## Source extract
Apex Trader Funding profit target explained: how it works, what counts, and how passing is confirmed.
A verified breakdown of the Apex Trader Funding profit target for EOD and Intraday evaluations, covering target amounts by account size, the 30-day time limit, what profit counts, the passing mechanic, and what happens after you reach it.
What the profit target actually is
The profit target is the minimum amount of net closed profit your evaluation account must reach for the challenge to be marked as passed. It is a single threshold, not a daily requirement. You do not need to hit a minimum every day. You need to accumulate enough closed profit to cross the target at any point within the 30-day access window, while keeping the account above the trailing drawdown threshold throughout.
The target applies equally to EOD and Intraday trail types. The same $3,000 target applies to a $50K EOD account and a $50K Intraday account. The drawdown model you choose changes how the threshold trails behind your balance, but it does not change the profit target amount. The full breakdown of how those drawdown models differ is in the Apex EOD vs Intraday guide.
One widespread misconception worth addressing immediately: many traders believe there is no time limit on the Apex evaluation. This applied to legacy accounts but not to 4.0 accounts. Both EOD and Intraday 4.0 evaluations have a strict 30-day access period. Missing it means starting over with a new purchase.
Profit target amounts by account size
All targets represent 6% of the account's starting balance. This ratio is consistent across all four sizes and both trail types. There is no size where the target is easier or harder as a percentage of the balance.
| Account size | Profit target | As % of balance | EOD max drawdown | Target-to-drawdown ratio |
|---|---|---|---|---|
| $25K | $1,500 | 6% | $1,000 | 1.5x drawdown |
| $50K | $3,000 | 6% | $2,000 | 1.5x drawdown |
| $100K | $6,000 | 6% | $3,000 | 2x drawdown |
| $150K | $9,000 | 6% | $4,000 | 2.25x drawdown |
The target-to-drawdown ratio is a useful planning metric. On the $25K and $50K accounts, you need to earn 1.5 times your maximum drawdown in profit to pass. On the $100K and $150K, that ratio increases. You must earn twice the drawdown (or more) to cross the target. This means the larger accounts demand proportionally more from your strategy relative to the risk you are allowed to carry.

## Stated task A
Sum up the Apex profit target guide in two sentences.
## Stated task B
According to the Apex profit target guide, what happens if a trader misses the 30-day access period on a 4.0 evaluation?
## Stated task C
Resume the Apex profit target guide after its last paragraph.
The items that come next were drawn from a separate source.

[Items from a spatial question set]
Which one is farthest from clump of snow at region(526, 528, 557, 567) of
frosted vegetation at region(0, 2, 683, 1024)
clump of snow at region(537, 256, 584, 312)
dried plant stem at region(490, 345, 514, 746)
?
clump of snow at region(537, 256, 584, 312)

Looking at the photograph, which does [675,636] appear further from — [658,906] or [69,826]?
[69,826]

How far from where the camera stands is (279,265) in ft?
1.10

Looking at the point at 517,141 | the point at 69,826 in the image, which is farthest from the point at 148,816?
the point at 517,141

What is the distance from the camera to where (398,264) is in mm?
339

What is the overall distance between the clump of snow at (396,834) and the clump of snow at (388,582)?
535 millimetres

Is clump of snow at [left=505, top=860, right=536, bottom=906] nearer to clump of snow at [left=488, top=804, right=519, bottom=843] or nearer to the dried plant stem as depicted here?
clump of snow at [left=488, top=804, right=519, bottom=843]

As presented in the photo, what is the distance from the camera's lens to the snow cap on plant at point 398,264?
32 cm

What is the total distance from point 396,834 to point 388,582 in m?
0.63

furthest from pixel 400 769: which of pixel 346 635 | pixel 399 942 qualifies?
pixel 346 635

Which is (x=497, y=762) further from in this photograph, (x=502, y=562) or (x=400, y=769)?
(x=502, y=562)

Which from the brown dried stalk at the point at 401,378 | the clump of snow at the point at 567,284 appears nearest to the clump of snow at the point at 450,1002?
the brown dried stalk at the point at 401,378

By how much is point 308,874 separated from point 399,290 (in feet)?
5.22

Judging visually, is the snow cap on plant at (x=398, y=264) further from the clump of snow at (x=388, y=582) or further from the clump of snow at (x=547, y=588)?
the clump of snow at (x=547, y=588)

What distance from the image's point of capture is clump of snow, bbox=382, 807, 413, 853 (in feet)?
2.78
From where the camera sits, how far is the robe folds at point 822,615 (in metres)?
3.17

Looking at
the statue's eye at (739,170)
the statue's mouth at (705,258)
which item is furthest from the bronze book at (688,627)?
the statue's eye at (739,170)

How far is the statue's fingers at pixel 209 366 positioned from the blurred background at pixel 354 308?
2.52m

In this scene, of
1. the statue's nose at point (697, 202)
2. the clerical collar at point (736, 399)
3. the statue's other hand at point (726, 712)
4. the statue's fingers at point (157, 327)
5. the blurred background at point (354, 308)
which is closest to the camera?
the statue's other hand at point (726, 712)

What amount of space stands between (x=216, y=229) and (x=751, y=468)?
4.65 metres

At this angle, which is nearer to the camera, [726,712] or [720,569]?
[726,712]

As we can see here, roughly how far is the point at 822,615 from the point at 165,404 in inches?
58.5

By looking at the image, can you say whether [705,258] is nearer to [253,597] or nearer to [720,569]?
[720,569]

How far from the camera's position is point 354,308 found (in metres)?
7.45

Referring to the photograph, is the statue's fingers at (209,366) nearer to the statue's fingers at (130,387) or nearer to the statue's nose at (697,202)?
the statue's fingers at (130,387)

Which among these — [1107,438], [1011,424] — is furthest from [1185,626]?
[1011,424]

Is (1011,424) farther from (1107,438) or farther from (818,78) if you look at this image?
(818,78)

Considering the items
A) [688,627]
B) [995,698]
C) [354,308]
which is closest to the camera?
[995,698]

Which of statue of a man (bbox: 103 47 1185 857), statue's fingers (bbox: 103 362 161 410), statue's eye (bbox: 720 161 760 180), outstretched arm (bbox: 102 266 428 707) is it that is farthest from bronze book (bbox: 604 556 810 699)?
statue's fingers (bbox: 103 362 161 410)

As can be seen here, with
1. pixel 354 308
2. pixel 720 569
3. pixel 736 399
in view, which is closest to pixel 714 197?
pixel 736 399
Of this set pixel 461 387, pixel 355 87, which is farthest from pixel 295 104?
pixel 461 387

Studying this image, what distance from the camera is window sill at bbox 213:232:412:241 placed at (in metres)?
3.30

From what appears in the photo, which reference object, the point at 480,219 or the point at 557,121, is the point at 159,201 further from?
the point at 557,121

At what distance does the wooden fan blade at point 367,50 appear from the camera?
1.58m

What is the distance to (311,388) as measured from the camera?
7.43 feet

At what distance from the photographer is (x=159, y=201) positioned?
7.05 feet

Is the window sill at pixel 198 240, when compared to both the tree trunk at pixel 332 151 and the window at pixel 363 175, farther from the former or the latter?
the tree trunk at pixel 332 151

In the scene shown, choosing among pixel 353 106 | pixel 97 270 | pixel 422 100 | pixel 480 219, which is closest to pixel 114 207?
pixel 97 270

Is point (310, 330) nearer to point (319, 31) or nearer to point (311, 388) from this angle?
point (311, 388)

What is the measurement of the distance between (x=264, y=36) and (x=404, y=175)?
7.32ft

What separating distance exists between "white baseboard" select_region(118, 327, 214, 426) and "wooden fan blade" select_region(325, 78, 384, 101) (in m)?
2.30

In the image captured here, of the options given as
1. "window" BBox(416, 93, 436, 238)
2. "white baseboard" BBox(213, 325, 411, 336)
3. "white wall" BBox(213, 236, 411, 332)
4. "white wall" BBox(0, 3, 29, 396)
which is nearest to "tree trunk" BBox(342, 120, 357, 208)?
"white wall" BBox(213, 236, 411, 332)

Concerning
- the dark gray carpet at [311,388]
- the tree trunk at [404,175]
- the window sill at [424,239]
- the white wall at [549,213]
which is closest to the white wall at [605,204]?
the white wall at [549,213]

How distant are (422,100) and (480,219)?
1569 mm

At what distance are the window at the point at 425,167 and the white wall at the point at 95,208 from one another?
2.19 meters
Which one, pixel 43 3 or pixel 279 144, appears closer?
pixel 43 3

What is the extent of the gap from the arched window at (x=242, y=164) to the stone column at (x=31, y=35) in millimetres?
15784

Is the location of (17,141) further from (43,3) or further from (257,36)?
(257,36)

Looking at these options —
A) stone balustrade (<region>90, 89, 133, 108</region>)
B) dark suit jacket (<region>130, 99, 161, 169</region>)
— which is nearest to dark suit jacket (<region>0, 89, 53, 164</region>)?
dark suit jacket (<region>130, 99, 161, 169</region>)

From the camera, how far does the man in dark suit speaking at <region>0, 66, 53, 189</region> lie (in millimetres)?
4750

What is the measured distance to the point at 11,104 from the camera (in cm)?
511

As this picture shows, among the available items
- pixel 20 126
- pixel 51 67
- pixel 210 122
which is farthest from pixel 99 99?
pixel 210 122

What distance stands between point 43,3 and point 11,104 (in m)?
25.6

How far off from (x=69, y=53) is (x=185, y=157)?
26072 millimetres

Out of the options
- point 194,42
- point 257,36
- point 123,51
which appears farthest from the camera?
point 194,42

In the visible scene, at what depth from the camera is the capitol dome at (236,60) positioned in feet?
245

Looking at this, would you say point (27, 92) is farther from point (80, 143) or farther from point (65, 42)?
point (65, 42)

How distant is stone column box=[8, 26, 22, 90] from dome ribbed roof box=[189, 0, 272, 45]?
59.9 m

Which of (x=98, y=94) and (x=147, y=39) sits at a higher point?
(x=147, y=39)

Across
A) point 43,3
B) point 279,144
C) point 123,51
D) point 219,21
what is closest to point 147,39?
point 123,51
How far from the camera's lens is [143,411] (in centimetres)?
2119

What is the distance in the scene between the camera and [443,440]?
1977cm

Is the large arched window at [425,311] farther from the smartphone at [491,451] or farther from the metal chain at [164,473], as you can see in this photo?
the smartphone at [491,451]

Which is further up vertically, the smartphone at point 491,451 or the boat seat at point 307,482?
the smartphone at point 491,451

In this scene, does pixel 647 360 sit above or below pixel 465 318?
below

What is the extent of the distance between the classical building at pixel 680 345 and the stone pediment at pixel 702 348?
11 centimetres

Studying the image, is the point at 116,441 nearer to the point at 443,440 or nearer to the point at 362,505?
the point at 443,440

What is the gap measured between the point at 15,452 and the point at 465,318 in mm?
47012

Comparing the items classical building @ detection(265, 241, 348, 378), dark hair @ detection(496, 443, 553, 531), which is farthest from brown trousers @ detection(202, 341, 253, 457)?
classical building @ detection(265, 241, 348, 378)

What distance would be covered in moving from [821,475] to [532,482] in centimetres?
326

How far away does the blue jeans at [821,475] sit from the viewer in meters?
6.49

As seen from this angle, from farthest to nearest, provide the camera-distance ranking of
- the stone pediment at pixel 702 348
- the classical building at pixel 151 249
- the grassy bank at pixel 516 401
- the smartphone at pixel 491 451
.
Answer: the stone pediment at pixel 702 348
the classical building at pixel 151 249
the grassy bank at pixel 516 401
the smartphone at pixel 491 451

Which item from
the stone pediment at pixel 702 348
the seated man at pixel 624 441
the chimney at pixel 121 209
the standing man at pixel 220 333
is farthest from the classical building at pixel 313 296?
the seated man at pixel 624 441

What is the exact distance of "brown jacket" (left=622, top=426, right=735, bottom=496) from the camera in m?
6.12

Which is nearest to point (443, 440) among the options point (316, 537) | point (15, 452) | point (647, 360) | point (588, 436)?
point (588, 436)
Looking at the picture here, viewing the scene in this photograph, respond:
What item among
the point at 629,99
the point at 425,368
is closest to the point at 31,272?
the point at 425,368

## Exercise response A
The Apex profit target is a single threshold of net closed profit that an evaluation account must reach within a 30-day access window while staying above the trailing drawdown threshold, and it is the same for EOD and Intraday accounts. Every target equals 6% of the starting balance, but the larger accounts must earn a higher multiple of their maximum drawdown to pass.

## Exercise response B
The trader has to start over with a new purchase.

## Exercise response C
What counts toward the profit target
Only closed profit and loss counts toward the profit target. Unrealized gains from open positions are not included in the calculation at any point during the session. A trade that is currently up $500 does not contribute $500 toward your target until it is closed.
This distinction matters most for traders who run wide targets and hold positions for extended periods. A position up $2,800 on a $50K account is not two trades away from passing. It is zero progress until the trade closes. If that position reverses and closes at breakeven, no progress was made toward the target regardless of what the unrealized P&L showed during the session.
The practical implication: your closed P&L at the end of each trading day is what Apex reviews, not your peak intraday balance. Trading sessions that produce large unrealized gains followed by reversals can feel productive while delivering no measurable progress toward the target.
Does the consistency rule apply during evaluation?
No. The 50% consistency rule does not apply during the evaluation phase at all. You can pass the entire evaluation in a single trading session with one large profitable day. There is no requirement that profit be spread across multiple days or that any single day remain below a percentage threshold. Consistency rules only apply on Performance Accounts, starting from your first payout request.
Does scaling apply during evaluation?
No. Contract limits are fixed throughout the evaluation and do not increase as your balance grows. A $50K evaluation allows 6 contracts from day one to the last day of the access period. Scaling only applies on Performance Accounts. This also means there is no DLL that scales during the evaluation. The EOD evaluation DLL is fixed at the amounts set at purchase: $500 on $25K, $1,000 on $50K, $1,500 on $100K, $2,000 on $150K.
The 30-day time limit: what it means in practice
Both EOD and Intraday 4.0 evaluations provide 30 consecutive calendar days of access from the date of purchase. The 30 days includes weekends and market holidays, so the number of actual trading sessions available is typically 20 to 22 depending on the month and any market closures within the window.
The 30-day period cannot be extended under any circumstances. There is no reset option on 4.0 accounts. There are no reset fees. If the access period expires before the profit target is reached, the evaluation closes permanently and the balance does not carry over. A new evaluation must be purchased at the full evaluation fee price to try again.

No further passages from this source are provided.